I hadn't realized that Laur gave no detailed explaination of where we were. It is a Seneca Nation Cemetery,which contains Seneca civil war dead...It also contains remains of Susqehannock, reported  to be over 7 feet in height with thighs as large as a european settlers chest,....as well as an Erie Indian over 300 years old, whom was found in a distant excavation and reinterred there. That is the basics as I know them. 

 P.S. I want to stress that we mean absolutely NO DISRESPECT to the Seneca Nation Natives, nor any of their loved ones buried here. On the contrary, we are simply interested in the local area history. Apologies if I've managed to offend anyone.


----------



## surfaceone (Jul 6, 2010)

Hello Lauren & Joe,






  The first thing I thought when I saw the original picture was... Pennsquatch. Please key the tingly music at any time.


----------



## morbious_fod (Jul 6, 2010)

Rarely do spirits stir during the day, especially in cemeteries, there usually aren't tragedy's in cemeteries enough to warrant a haunting. Could be one of these shadow people that are talked about on Coast To Coast AM, but I'm not sure. Black, transparent, hanging around cemetery, could be this guy.

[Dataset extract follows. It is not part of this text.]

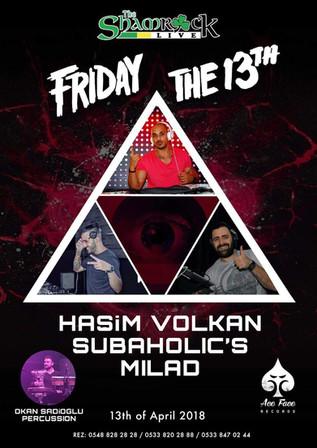 Friday The 13th! @ Shamrock Live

 http://www.youtube.com/watch?v=3UBQFXQUqxE


----------



## TJSJHART (Jul 6, 2010)

I MOVED TO PA. ABOUT TEN YEARS AGO AFTER I MARRIED MY WIFE WHO IS FROM THERE I'M AND AZ MAN. WE LIVED THERE FOR 5 YEARS IN THE TIME I WAS THERE I WENT HUNTING AND HIKING A LOT AND SAW  A  PATCH  IN THE WOODS OR AT THE EDGE OF THE WOODS YOU WALK TOWARDS IT THINKING IT'S AN OPENING IN TO THE WOODS FROM A FIELD I WOULD GET TO IT AND IT WAS A PLACE WHERE THE DIFFERENT VINES INCLUDING POISON IVY , WOULD GROW OVER TREE LIMBS AND FOOL YOU THERE WOULDN'T BE AN OPENING JUST DEAD BRANCH'S HANGING YOUR FACE  WITH VINES AND BRANCH'S WITH NO LEAFS.  WELL AT LEAST THAT WHAT I SEE


----------



## rockbot (Jul 6, 2010)

Hi Red, you and Joe go back there same time and place and take a few more pics. You'll be able to see if it moved on.

 Aloha, Rocky


----------



## epackage (Jul 6, 2010)

I think it's just a shadow or darker spot in the distance behind the trees in the foreground, it looks odd because of the lighter color foiliage and appears closer than it is. I like that people believe in these things but when you think about it they never pan out, unless of course the yeti and sasquatch's are burying their dead.....Lol....Jim


----------



## Wangan (Jul 6, 2010)

At first I was going to say bear or a hole in the growth.Now I dont know what to think.I know there are possessions because I witnessed one at my sisters funeral,so even tho spirits cannot hurt us,they can control us to a limited degree.I have heard of shadow spirits and have talked to those who have seen them,but I have never seen one myself.I never rule out any possibilities because I think there are many things that are real but just not understood or proven.


----------



## swizzle (Jul 6, 2010)

I would like to see some more pics at the same time of day and the same place as well. Take 20 or 30 pics and compare them all. You can email the pics too me if you like. I can't guarantee that I can confirm or deny what's there but I'll take a look. Swiz


----------



## RedGinger (Jul 6, 2010)

I would like to, but since the Indians supposedly don't want us there, I don't know.  I don't see any harm in going back, especially if I take an offering of some kind.  Joe may not want to go.  As Joe said, there is a 600 year old Indian buried there, civil war soldiers, modern day American Indians, and who knows who else.  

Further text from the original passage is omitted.